Als de zon een handbreedte boven de horizon stond (circa anderhalf uur voor zonsondergang), startten we ons camping ritueel op. Dit is in de loop van de afgelopen weken steeds verfijnder en efficienter geworden. Tent opzetten, luchtbed opblazen, slaapzak uitrollen, eten maken en afwassen. Dit alles in anderhalf uur. Niet slecht, he?

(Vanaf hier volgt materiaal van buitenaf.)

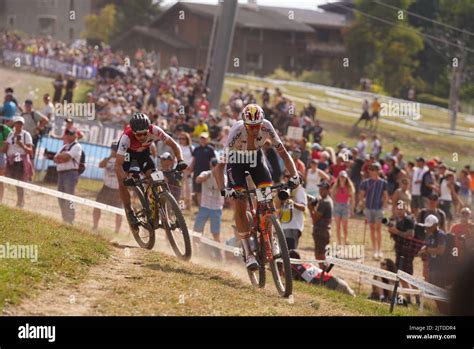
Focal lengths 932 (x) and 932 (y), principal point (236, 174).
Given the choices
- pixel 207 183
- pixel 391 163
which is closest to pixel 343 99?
pixel 391 163

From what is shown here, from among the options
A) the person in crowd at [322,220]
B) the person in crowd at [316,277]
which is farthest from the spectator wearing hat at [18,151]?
the person in crowd at [316,277]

Dit betekent overigens niet dat we niet buiten de deur eten. Een aardig voorval vond plaats in de buurt van Bawiti waar we met een knorrende maag op zoek waren naar een lunchadres. Bij navraag werden we verwezen naar een populair restaurant. Daar aangekomen, bleek het hele restaurant (wat al een heel volwassen benaming was voor deze uitspanning), leeg. Later bleek de naam van de plek “a popular restaurant” te zijn. Slimme jongens die Egyptenaren .

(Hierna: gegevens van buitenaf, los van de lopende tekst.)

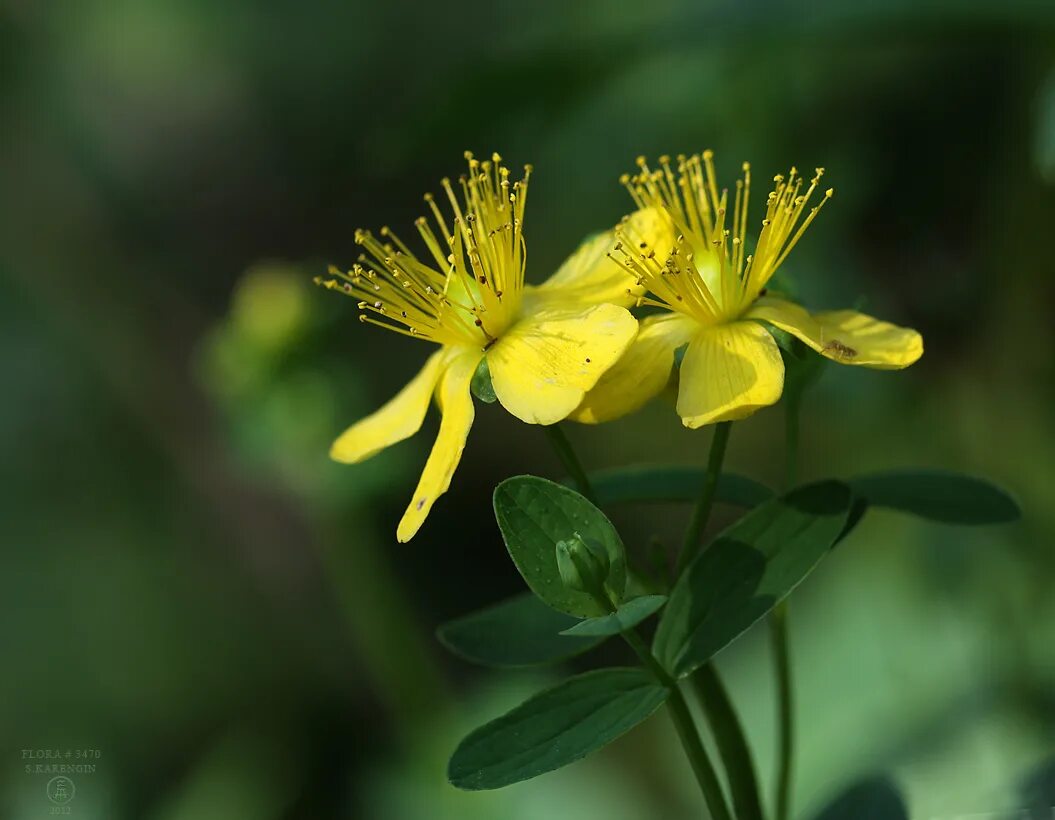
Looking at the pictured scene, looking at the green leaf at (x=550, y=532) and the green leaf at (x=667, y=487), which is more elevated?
the green leaf at (x=667, y=487)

Na in 4 dagen de circa 1000km door de woestijn te hebben afgelegd, kwamen we een KTM met daarop een Duitser en zijn vrouw tegen. Zij waren de eerste overlander die we op het Afrikaanse continent tegen kwamen. De mededeling waarmee zij kwamen, nl. dat de boot voor voertuigen over lake Nasser van Aswan (Egypte) naar Wadi Halfa (Sudan) er al 4 weken uit lag vanwege technische storingen van een graafmachine die er opstond en die er dus niet meer af kon. Let wel, dit is de enige grensovergang tussen beide landen! Deze mededeling deed het moraal voor enige tijd geen goed. Weer weken wachten konden we er niet bij hebben. Maar goed, we hadden geen andere optie en we zouden wel zien hoe de vlag er in Aswan bij stond.
Via een tussenstop in Luxor waar we de temple van Luxor en het restaurant met de Gouden Bogen hadden aangedaan, begaven we ons (enige tijd geescorteerd door de hotelmanager van Hotel Nefertiti) door de woestijn naar Aswan. Hier streken we neer op een campingplaats voor overlanders 10 km ten noorden van Aswan. Hier ontmoeten we o.a. Wim en Annelies, een Nederlands stel in een 4X4 camper dat net als wij onderweg was naar Cape Agulhas, Zuid Afrika.
Gelukkig waren de goden ons goed gezind. De ferry, of beter gezegd het vlot, waarop onze voertuigen naar Sudan gevaren warden, was weer in de vaart. Na afhandeling van de formaliteiten (formulieren, stempels, had ik al gezegd stempels? en betaling van tientallen dollars) konden onze pakezeltjes tussen de terreinwagens en vrachtwagens geparkeerd worden op een vlot dat waarschijnlijk nog uit de tijd van de Egyptische farao’s stamde. Het plan bij het plaatsen van de voertuigen was, dat er geen plan was. Maar ze stonden er na een halve dag met bloed, zweet en tranen op en daar ging het om tenslotte!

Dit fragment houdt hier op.